Model-Free Algorithm and Regret Analysis for MDPs with Long-Term Constraints
This addresses the challenge of optimizing dynamical systems with constraints for applications like robotics or resource management, but it is incremental as it builds on existing Q-learning and constrained optimization methods.
The paper tackles the problem of constrained Markov Decision Processes (CMDPs) with long-term constraints in a model-free setting where transition probabilities are unknown, proposing an algorithm that achieves an O(T^{1/2+γ}) regret bound for reward and O(T^{1-γ/2}) for constraint violation, which are the first such results for this scenario.

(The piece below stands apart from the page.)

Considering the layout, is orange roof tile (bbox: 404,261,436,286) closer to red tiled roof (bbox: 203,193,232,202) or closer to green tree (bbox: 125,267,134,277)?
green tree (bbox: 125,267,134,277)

In the optimization of dynamical systems, the variables typically have constraints. Such problems can be modeled as a constrained Markov Decision Process (CMDP). This paper considers a model-free approach to the problem, where the transition probabilities are not known. In the presence of long-term (or average) constraints, the agent has to choose a policy that maximizes the long-term average reward as well as satisfy the average constraints in each episode. The key challenge with the long-term constraints is that the optimal policy is not deterministic in general, and thus standard Q-learning approaches cannot be directly used. This paper uses concepts from constrained optimization and Q-learning to propose an algorithm for CMDP with long-term constraints. For any $γ\in(0,\frac{1}{2})$, the proposed algorithm is shown to achieve $O(T^{1/2+γ})$ regret bound for the obtained reward and $O(T^{1-γ/2})$ regret bound for the constraint violation, where $T$ is the total number of steps. We note that these are the first results on regret analysis for MDP with long-term constraints, where the transition probabilities are not known apriori.